Unsaturated fats fall into two categories: monounsaturated and polyunsaturated. Monounsaturated fats have one position open for that digestive hydrogen atom to attach to and do the work of digestion. Olive oil is a common source of unsaturated fat. Avocados are another. So even though that avocado may be high in fat, it is monounsaturated fat and our bodies can process and use it efficiently.
Polyunsaturated fats have more than one position available for those hydrogen atoms. These are the most desirable types of fat. So desirably, in fact, that polyunsaturated fats are often referred to as “essential fatty acids.” Essential fatty acids promote healthy skin and hair. They support proper thyroid and adrenal activity and thus bolster immunity, normal growth processes, and energy.
Essential fatty acids promote healthy blood, clean arteries, and strong nerves; they are crucial in the transport and breakdown of cholesterol. In many ways, polyunsaturated fats are the antithesis of saturated fats — they are truly essential.
Since the human body does not manufacture its own essential fatty acids, we must get them through our diets. The polyunsaturated fat of Omega 6 is found in seeds and nuts, or their oils, while Omega 3 polyunsaturated fats appear in fish, seafood, flaxseed oil, and to a small amount in green leafy vegetables. Current dietary guidelines suggest 2 to 3 servings of fish each week to ensure the body an adequate supply of Omega 3 fatty acids, though if you have compromised health you may want to supplement with higher levels of Omega 3s.
Trans fats, or “partially hydrogenated oils,” are entirely different. These are industrially synthesized fats designed to increase the shelf-life of processed foods; make an oil more solid, provide longer fry-life for cooking oils; and create a certain kind of texture in store-bought baked foods. The problem with trans fats is that they harden arteries and cause major clogs, cause insulin resistance and contribute to Type 2 diabetes, and can contribute to other serious health problems. The goal should be to eliminate all trans-fats from your diet: in many ways this is the single best move you can make for your health.
So, in review, there are four kinds of fats: the good fats — monounsaturated and polyunsaturated oils found in fruits, vegetables, nuts, and seeds; the fats to eat in moderation — saturated fats found in animal products; and the really bad fats to avoid — partially hydrogenated oils or trans-fats.
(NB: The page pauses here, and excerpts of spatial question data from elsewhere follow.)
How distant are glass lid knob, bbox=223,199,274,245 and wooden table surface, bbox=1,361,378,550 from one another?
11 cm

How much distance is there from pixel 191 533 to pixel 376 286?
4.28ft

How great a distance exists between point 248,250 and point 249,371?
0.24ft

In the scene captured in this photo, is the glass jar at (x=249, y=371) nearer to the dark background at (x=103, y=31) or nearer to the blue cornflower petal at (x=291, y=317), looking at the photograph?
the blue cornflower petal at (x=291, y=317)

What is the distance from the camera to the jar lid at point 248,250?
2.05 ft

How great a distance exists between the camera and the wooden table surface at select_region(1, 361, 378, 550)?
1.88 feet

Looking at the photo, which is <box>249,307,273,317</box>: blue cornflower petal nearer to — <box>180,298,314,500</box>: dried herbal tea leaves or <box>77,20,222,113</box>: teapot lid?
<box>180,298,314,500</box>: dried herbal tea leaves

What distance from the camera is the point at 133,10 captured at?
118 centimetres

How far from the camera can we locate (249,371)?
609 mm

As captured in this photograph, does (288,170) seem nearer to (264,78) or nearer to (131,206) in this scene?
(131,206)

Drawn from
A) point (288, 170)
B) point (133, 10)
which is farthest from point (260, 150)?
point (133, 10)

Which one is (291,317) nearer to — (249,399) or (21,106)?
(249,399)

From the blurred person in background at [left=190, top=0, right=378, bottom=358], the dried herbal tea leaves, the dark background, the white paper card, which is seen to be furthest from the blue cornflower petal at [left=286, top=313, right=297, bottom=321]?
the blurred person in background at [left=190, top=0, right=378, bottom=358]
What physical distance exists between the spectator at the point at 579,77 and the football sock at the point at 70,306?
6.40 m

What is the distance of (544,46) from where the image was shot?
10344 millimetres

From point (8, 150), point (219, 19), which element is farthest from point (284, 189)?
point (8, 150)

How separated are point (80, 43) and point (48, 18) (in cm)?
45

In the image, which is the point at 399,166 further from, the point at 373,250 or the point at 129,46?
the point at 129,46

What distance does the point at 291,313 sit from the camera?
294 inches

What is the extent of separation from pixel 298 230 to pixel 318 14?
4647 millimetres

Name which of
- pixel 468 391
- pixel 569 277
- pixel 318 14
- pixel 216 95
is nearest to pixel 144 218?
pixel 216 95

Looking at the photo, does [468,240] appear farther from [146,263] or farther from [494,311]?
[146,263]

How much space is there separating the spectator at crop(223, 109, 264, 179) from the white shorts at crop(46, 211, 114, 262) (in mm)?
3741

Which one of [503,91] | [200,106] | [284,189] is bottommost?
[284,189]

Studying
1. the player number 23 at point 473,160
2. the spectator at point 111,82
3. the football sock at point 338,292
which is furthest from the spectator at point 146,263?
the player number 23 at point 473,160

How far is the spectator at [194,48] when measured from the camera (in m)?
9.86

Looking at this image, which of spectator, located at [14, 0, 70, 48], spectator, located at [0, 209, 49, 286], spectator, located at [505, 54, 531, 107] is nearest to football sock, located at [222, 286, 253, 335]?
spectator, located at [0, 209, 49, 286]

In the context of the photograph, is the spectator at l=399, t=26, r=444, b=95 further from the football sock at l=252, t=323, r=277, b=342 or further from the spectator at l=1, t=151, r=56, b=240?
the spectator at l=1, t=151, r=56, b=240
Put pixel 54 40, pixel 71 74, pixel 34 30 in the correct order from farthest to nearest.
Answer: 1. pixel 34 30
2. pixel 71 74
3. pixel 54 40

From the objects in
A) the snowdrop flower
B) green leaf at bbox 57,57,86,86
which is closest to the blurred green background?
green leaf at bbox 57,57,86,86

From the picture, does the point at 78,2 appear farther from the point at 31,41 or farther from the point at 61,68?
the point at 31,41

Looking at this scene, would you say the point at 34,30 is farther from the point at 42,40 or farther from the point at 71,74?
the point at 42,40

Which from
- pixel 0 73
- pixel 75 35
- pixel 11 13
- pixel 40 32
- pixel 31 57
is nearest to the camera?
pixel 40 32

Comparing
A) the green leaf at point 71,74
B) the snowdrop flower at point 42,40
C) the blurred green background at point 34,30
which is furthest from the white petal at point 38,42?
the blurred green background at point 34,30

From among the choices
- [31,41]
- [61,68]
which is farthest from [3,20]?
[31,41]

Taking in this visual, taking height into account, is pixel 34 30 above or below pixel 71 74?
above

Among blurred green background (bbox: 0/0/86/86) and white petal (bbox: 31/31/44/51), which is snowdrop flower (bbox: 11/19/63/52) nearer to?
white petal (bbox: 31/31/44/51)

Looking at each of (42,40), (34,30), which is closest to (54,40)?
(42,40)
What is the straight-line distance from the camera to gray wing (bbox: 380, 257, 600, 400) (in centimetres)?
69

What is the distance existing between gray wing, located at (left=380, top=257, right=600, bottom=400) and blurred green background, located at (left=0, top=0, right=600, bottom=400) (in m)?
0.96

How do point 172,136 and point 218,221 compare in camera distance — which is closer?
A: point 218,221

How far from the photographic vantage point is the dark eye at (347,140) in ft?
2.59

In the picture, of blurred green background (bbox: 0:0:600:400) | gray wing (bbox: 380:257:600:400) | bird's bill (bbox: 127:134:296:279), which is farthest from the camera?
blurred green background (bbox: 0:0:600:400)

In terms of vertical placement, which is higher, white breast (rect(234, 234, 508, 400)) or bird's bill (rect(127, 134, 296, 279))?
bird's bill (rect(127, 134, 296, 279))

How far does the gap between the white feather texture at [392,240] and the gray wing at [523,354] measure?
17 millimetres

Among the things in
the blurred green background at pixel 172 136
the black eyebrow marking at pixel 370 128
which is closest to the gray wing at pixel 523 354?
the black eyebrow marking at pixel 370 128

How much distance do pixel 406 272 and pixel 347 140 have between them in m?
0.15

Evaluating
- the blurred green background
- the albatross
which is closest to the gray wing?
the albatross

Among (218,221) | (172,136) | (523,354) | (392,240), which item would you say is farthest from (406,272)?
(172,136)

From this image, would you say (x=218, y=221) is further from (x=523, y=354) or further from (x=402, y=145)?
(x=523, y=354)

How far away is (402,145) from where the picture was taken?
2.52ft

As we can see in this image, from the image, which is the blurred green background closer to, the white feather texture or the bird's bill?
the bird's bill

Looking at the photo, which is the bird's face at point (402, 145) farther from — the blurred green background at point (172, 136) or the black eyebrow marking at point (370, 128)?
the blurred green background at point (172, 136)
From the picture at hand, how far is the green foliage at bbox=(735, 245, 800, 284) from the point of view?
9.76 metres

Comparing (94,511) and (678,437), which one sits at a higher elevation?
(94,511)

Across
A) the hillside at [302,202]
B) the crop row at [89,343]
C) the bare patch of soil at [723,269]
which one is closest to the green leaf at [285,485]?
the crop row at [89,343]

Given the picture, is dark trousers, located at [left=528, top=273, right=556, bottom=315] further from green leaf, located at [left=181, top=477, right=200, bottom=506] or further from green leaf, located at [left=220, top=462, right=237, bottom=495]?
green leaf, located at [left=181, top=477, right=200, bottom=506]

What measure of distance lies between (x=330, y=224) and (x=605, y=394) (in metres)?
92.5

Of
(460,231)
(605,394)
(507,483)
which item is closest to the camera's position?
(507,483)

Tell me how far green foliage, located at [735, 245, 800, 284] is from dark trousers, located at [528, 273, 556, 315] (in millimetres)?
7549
It is popular to demonize all fat in our culture, but the smart thing to do when planning out meals is to choose our fat sources wisely and remember that all fats are NOT created equal.
Here is a recipe that is high in the good fats with creamy avocado and sesame oil contributing monounsaturated fats and salmon with its Omega 3 polyunsaturated fatty acids. It will fill you up without clogging your arteries!
1 Tbsp. sesame oil, divided
1 cup jasmine rice, rinsed
1 cup water or broth
1/2-3/4 lb. salmon fillet or steak
2 carrots, cut into julienne strips
2 Tbsp. soy sauce
1 tsp. rice wine vinegar
1/8 tsp. sugar
1 tsp. ginger, freshly grated
2 cloves garlic, minced
1 tsp. red pepper flakes
1/2 tsp. sesame seeds
1 lemon, squeezed or 1 Tbsp. lemon juice
1/4 head purple cabbage, shredded
1 avocado, peeled, pitted, & sliced
1. Preheat oven to 450 degrees. Coat the inside of a 2-quart cast iron Dutch oven and lid with 1 tsp. sesame oil or spray with canola oil.
2. Rinse rice in strainer under cold water until water runs clear. Place in pot and add the water or broth. Rinse salmon and place in pot (it is okay if it’s slightly submerged in water). Scrub carrots and slice julienne style. Sprinkle over salmon.
3. In a small bowl, mix together soy sauce, vinegar, 1/2 tsp. sesame oil, sugar, ginger, garlic, red pepper flakes, sesame seeds, and lemon juice. Stir until sugar is dissolved. Pour 1/2 of the mixture over the carrots. Layer in cabbage shreds and any other vegetables and top with avocado slices. Pour the rest of the mixture over all.
4. Cover and bake for 45 minutes, or until the aroma wafts from the oven and the rice is soft.
The water used for the rice will completely absorb during cooking. If your rice is older and dry, or your climate is very dry, add an extra 2 Tbsp. of water.